In 1994, Peter M. Olde and Neil R. Marriott described two subspecies of G. sericea in The Grevillea Book, and the names are accepted by the Australian Plant Census:
- Grevillea sericea subsp. riparia (R.Br.) Olde & Marriott has linear leaves 60–120 mm long, 1–3 mm wide, and purplish pink flowers usually amongst the leaves.
- Grevillea sericea (Sm.) R.Br. subsp. sericea has egg-shaped leaves with the narrower end towards the base, to elliptic or narrowly elliptic leaves, usually less than 30 mm long, 3–9 mm wide, and deep to pale pink or white flowers usually mostly above the foliage.

==Distribution and habitat==
Pink spider flower is widespread in New South Wales, and grows in woodland and open forest from near Toronto and Wyee south to near Heathcote, and inland to near Mudgee.
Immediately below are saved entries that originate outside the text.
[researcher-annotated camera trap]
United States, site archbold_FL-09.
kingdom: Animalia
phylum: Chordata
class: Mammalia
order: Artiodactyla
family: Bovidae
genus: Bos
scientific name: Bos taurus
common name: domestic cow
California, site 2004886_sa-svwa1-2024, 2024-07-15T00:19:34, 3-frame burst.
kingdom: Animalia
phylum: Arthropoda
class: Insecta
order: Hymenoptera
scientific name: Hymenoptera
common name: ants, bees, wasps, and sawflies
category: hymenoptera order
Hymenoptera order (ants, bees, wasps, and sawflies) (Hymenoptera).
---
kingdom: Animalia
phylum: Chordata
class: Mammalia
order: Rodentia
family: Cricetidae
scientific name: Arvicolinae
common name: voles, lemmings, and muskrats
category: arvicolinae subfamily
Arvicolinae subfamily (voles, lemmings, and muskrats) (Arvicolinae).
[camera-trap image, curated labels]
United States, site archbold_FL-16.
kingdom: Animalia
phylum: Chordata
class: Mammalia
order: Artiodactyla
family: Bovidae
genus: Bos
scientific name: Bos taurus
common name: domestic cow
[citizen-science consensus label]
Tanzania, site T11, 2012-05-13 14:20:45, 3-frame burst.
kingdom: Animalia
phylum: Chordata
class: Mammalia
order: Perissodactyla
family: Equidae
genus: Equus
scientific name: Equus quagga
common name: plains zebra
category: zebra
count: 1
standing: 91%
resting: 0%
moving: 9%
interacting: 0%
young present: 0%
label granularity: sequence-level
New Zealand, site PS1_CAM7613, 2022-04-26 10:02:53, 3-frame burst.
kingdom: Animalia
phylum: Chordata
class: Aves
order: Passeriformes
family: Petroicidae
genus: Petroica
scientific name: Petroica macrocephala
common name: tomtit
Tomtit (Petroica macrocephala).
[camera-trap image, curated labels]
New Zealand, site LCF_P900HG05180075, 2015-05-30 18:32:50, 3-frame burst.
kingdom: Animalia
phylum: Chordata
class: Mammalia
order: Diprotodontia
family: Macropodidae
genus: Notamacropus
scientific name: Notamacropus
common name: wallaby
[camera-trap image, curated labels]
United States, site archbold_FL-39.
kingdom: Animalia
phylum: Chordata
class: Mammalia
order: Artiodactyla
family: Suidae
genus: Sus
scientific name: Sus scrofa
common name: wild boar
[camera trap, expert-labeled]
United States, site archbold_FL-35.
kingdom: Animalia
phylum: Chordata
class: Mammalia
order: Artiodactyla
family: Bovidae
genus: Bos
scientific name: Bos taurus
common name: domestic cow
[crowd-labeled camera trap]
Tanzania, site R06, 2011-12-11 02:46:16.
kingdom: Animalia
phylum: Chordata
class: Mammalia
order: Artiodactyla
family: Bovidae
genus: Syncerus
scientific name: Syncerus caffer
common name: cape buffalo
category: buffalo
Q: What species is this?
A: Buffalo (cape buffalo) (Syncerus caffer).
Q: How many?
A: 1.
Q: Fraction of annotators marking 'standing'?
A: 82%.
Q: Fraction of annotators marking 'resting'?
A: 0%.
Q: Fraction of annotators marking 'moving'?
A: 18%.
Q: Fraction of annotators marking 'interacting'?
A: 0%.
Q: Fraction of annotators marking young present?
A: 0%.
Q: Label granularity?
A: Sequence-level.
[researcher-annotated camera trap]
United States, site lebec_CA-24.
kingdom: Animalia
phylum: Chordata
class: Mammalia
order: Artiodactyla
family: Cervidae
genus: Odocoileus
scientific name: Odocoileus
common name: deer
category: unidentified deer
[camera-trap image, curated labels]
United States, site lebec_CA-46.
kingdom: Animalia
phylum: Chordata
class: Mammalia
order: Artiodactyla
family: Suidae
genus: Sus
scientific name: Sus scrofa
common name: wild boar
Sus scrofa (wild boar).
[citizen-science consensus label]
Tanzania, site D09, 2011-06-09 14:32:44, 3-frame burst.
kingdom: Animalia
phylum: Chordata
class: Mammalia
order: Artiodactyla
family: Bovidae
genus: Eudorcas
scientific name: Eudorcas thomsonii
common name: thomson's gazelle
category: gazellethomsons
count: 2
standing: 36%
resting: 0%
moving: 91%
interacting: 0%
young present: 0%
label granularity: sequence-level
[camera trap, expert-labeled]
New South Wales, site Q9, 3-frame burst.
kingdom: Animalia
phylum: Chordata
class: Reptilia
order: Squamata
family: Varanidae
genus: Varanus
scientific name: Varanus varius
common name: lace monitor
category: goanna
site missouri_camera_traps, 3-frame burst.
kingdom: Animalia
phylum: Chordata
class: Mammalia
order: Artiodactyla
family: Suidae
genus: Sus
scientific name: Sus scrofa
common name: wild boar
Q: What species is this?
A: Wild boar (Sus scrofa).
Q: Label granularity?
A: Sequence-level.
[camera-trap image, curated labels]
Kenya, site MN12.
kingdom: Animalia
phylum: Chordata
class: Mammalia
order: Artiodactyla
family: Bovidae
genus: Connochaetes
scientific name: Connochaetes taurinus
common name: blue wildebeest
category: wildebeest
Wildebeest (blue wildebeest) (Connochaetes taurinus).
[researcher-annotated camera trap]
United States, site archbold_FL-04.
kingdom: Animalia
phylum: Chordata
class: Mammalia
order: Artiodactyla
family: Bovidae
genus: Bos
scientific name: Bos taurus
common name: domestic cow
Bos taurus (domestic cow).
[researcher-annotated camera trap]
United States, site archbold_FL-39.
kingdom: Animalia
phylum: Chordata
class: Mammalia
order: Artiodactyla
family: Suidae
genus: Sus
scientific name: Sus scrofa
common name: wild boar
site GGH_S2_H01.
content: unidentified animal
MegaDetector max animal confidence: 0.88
Subspecies riparia has a more restricted distribution, growing near permanent streams mainly near the escarpment of the Blue Mountains, along the Grose and Colo Rivers and Glenbrook Creek.

==Use in horticulture==
This species is commonly cultivated as an ornamental shrub for its compact, bushy habit and prolific, numerous flowers which occur in various shades of pink and white. The flowers are attractive to native bees and European honey bees. It grows best in full sun to semi-shade on well-drained, slightly acidic sandy loam soils in a warm temperate climate. It is tolerant of drought and mild frost.

It can be propagated through cuttings or germinated from seed. The cultivar 'Collaroy Plateau' is a hybrid of G. sericea ssp. sericea and G. speciosa.